# Grouse Hunting



## trasmuson3 (May 31, 2011)

Hi all, I am looking for ideas on where to go grouse hunting. I haven't done a whole lot of it in recent years and was wondering if anyone could help me with what to look for. I'm not asking for anyones special spots but just ideas on where to go. I live in Salt Lake so anywhere within driving distance. PM me if you are willing to share. Thank you.


----------



## Springer (Dec 17, 2008)

I am just as new as you, so I have limited experience, but where I found birds was in the higher elevations. Look for new stands of Aspen mixed with Pine Trees. They seem to like the new buds from the Aspen. If you have a dog that makes the work a lot easier. Without my dog I would have never found the grouse that we did. Good Luck!! In the post above this it shows what the terrain and tree stands look like.


----------



## Trooper (Oct 18, 2007)

Trasmuson... I love that you are excited to get back into grouse hunting. Love it! But... you are missing a large part of the allure of grouse hunting. A big part of the fun of grouse hunting is to just drive toward somewhere you think will have trees and then drive around those trees until you think there might be grouse and then walk around in that area and find out! The exploration of completely random places is a good chunk of the fun. Besides, anywhere with enough trees in Utah always has at least a few grouse... so you'll usually be right. And if not... you still get to hike around a new place. One of the worst things about getting older is that I know lots of places that have grouse... which means I spend less time finding new places.

▶ _SOURCE MATERIAL_:
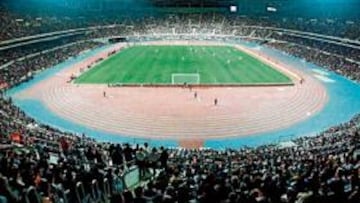 <b>DE VUELTA. </b>El Betis jugará como local en La Cartuja como ya tuvo que hacer la pasada temporada.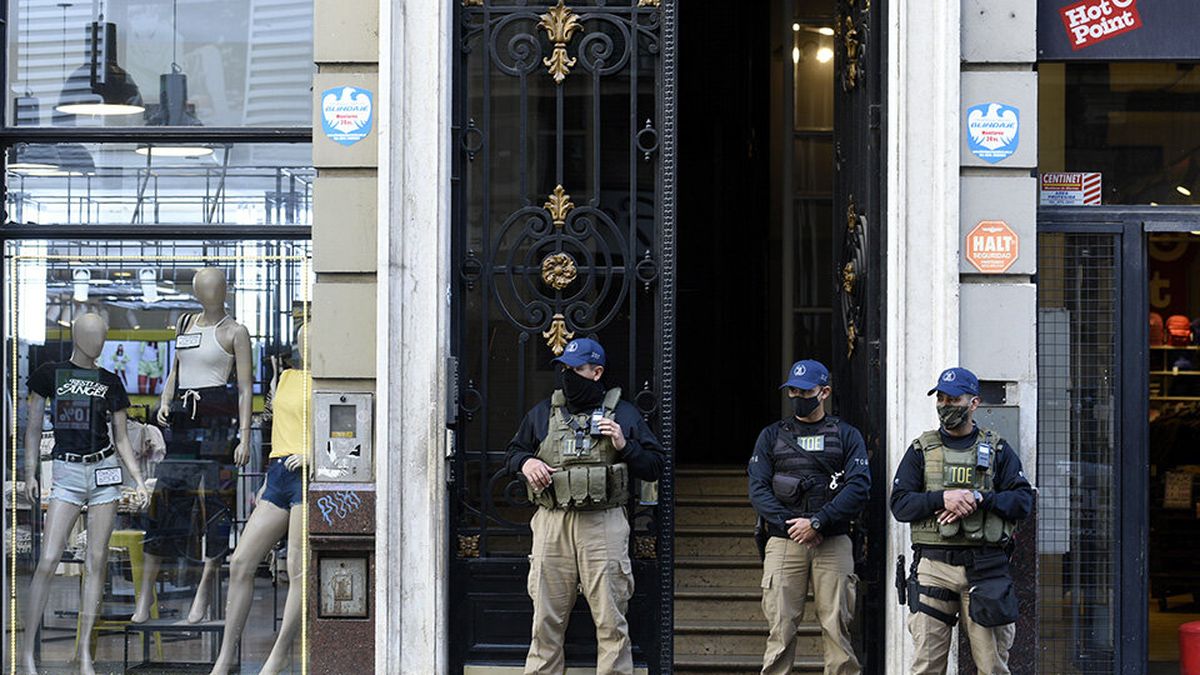 Detuvieron a exasesor de Cofyrco en Rosario por estafas tras crimen narco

▶ _EXERCISES_:
1/ In the grouse hunting thread, what kind of tree stands does Springer recommend looking for?
2/ Carry on the grouse hunting thread from the point where it ends.

▶ _EXPECTED OUTPUTS_:
1/ New stands of aspen mixed with pine trees.

2/
----------



## hoghunter011583 (Jul 21, 2008)

Trooper is right, I've just learned this year. I've been just hiking up canyons and seeing what the heck is up there. I'm finding so much out about my backyard!! I have been just working my way along the front looking into the thick nasty stuff. I just pick a canyon each weekend. So far I've found Deer, Fox, Elk, Grouse, Turkeys and lots of BLISTERS!! Oh and my arms and scratched up from all the dang oak brush!! Still looking for a water hole dang it!!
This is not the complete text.